As visitors step through the ornate wrought-iron gates and into the atrium, they’ll notice a mix of architectural styles. The Victorian-style central court lobby wows with Italian marble staircases, intricate French wrought-iron railings evoking a sense of Art Nouveau, and delicate filigree work, all bathed in the soft sunlight streaming down from above.

“a vast hall full of light, received not alone from the windows on all sides, but from the dome, the point of which was a hundred feet above. Beneath it, in the centre of the hall, a magnificent fountain played, cooling the atmosphere to a delicious freshness with its spray. The walls and ceiling were frescoed in mellow tints, calculated to soften without absorbing the light which flooded the interior.”

An extract from “Looking Backward”.

Inspired by Edward Bellamy's utopian novel "Looking Backward," Wyman envisioned a futuristic style that would stand the test of time. The freestanding staircases and two open hydraulic elevators not only transport visitors up and downstairs, but to the future Wyman envisioned as well. Despite its initial costliness and humble exterior yet extravagant internal design, the Bradbury Building is definitely a symbol of architectural excellence in DTLA.

Bradbury Building 1
- Luke Jones

The Bradbury Building’s Cultural Significance

In Popular Culture

Since its creation the Bradbury Building has become more than just a thing of architectural beauty. It has also become a cultural icon serving as a backdrop for countless films, television shows, and works of literature. In the film industry the building has gained particular popularity within the science fiction genre, which is not shocking given Wyman’s “Looking Backward” inspiration.

Bradbury Building
- Juan Monroy

However, it has also proven rather versatile despite this distinct appearance. Over the years, it has masqueraded as various locations worldwide, from a Parisian setting to a New York backdrop. Its appearance in the 1982 cult classic "Blade Runner," where it served as the home of toymaker Sebastian, solidified its status as a cinematic landmark. Furthermore, its presence in television series like "The Outer Limits" and "Quantum Leap" underscores its enduring appeal within the sci-fi realm.

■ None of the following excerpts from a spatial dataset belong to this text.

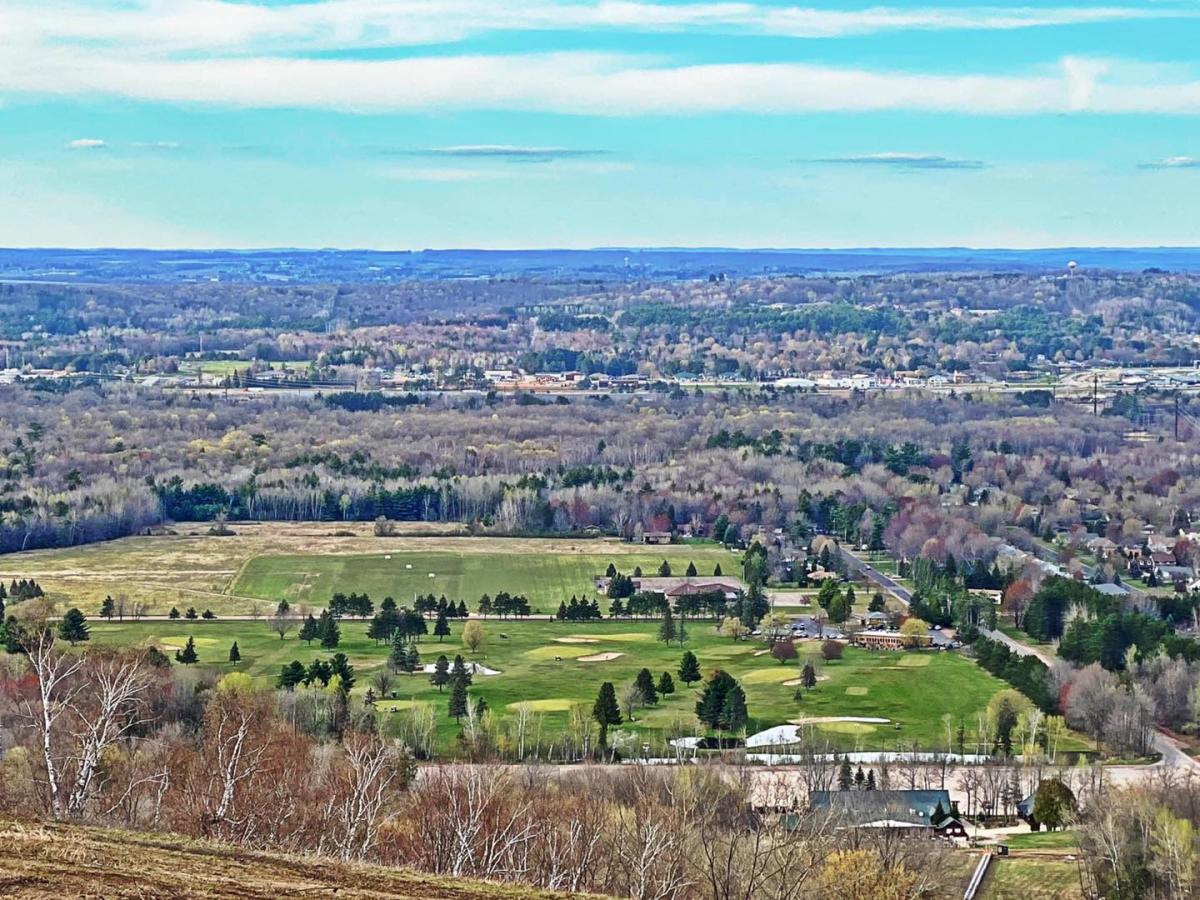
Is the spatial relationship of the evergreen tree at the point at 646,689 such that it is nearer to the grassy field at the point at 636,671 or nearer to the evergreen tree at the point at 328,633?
the grassy field at the point at 636,671

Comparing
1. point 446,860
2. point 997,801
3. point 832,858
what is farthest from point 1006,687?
point 446,860

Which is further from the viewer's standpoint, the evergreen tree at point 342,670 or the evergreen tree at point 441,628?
the evergreen tree at point 441,628

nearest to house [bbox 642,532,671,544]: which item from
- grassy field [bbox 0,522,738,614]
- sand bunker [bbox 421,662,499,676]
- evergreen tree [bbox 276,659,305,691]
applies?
grassy field [bbox 0,522,738,614]

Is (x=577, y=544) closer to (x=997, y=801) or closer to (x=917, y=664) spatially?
(x=917, y=664)

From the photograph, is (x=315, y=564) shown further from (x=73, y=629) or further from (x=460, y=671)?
(x=460, y=671)

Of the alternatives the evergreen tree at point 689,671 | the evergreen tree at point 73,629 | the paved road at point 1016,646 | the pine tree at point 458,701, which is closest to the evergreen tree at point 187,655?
the evergreen tree at point 73,629

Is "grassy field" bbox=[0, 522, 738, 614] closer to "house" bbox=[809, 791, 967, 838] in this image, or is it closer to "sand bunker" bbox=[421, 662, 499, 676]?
"sand bunker" bbox=[421, 662, 499, 676]
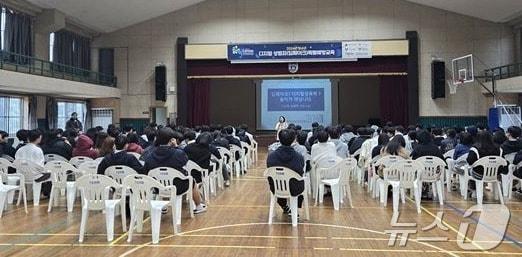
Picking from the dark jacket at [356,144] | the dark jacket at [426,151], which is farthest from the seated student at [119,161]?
the dark jacket at [356,144]

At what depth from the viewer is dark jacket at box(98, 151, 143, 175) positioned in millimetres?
5320

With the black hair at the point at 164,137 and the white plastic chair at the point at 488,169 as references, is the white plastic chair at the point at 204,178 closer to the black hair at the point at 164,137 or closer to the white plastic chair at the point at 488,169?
the black hair at the point at 164,137

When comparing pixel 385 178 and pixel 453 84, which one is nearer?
pixel 385 178

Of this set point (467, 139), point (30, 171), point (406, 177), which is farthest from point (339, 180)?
point (30, 171)

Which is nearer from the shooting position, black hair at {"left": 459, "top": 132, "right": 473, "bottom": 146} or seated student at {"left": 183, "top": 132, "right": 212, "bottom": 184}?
seated student at {"left": 183, "top": 132, "right": 212, "bottom": 184}

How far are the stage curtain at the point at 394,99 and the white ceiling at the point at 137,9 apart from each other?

Beyond cinema DC Comics and Marvel Comics have created characters with ties to the Bradbury Building and music artists like Janet Jackson and Justin Timberlake have filmed their music videos within the iconic interior.

Bradbury Building 4
- Emily

As a Tourist Attraction

Open daily, the Bradbury Building offers staff-led guided tours. While casual visitors are limited to the first landing, brochures and guided tours allow you to move deeper into the building both physically and historically. Its close proximity to other downtown hotspots, such as the Grand Central Market, the Museum of Contemporary Art, and Angels Flight, enhances its appeal as a must-visit destination in Los Angeles.